- **Text to read**

The art of being JFK Jr.Under the burden of fame, he led a life of decency and purposeBy Eric Pooley
July 19, 1999
Web posted at: 11:04 a.m. EDT (1504 GMT)
The four friends had been doing some strenuous paddling under
the Baja sun, and as soon as they pulled their ocean kayaks up
onto the deserted beach, John Kennedy plunged into the Pacific.
It was a glorious day in the mid-1980s. Kennedy; his girlfriend
at the time, actress Christina Haag; and their old friends Lynn
Weinstein and Billy Straus were vacationing together, communing
with the extraordinary gray whales in Magdalena Bay. Now the
others were relaxing on the beach, not paying much attention as
Kennedy swam farther and farther out into the open sea, well
beyond the big lines of breakers rolling toward shore--until the
friends suddenly realized they couldn't see him at all. They
stood onshore, panicking and scanning the horizon, wondering
whether and where and how to go after him. Finally, after a few
gut-wrenching minutes, says Straus, "all of a sudden he just
reappeared." Emerging from the heavy surf--dripping,
exhilarated, wondering what all the fuss was about. "I've been
with him in a few difficult situations, and he's always come out
the other side."
Which is why, on Saturday morning, when Straus and other close
friends of Kennedy saw the first nonstop coverage of Kennedy's
missing plane, they were more than skeptical. The media were
going crazy about John again--nothing new there--and though it
surely looked dire, he just had to be all right. He was the
"Master of Disaster," always getting into scrapes but escaping.
Perhaps he and Carolyn and her sister Lauren had ditched the
plane and hitchhiked out of there, or maybe they were holed up
on the beach of a tiny uninhabited island Kennedy knew, waiting
to be discovered and sharing a little joke at the world.
All this seemed possible because John F. Kennedy Jr. had such a
complex relationship with his own fame--sometimes amused, often
appalled, always highly ironic toward the weirdness in which he
lived. He had to get away from it sometimes--to Baja, to Alaska,
up in the Piper Saratoga--because his celebrity had never not
been there. He couldn't tell you where the media images of his
childhood ended and his own memories began, and learning to live
with its effects hadn't been easy. People were always
approaching him, always wanting something from him, but he stood
in the fray and treated them graciously. "He assumed the best
about people and never became cynical about their motives," his
close friend Dave Eikenberry told TIME, "and that's amazing,
given the sycophants and leg humpers he had to deal with every
day. It took enormous fortitude for him to stay well grounded in
the face of his bizarre celebrity, but he did it. Besides which,
he was just the best guy to do stuff with I've ever known. I'm
going to miss him for the rest of my life."

- **Material provided**
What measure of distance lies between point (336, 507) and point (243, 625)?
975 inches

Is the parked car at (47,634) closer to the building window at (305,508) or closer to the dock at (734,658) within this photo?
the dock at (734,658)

- **Exercise goal**
Reproduce the passage of the article about John F. Kennedy Jr. from "The art of being" up to and including "into the Pacific.", replacing "ocean kayaks" with "canoes".

- **Solution for this problem**
The art of being JFK Jr.Under the burden of fame, he led a life of decency and purposeBy Eric Pooley
July 19, 1999
Web posted at: 11:04 a.m. EDT (1504 GMT)
The four friends had been doing some strenuous paddling under
the Baja sun, and as soon as they pulled their canoes up
onto the deserted beach, John Kennedy plunged into the Pacific.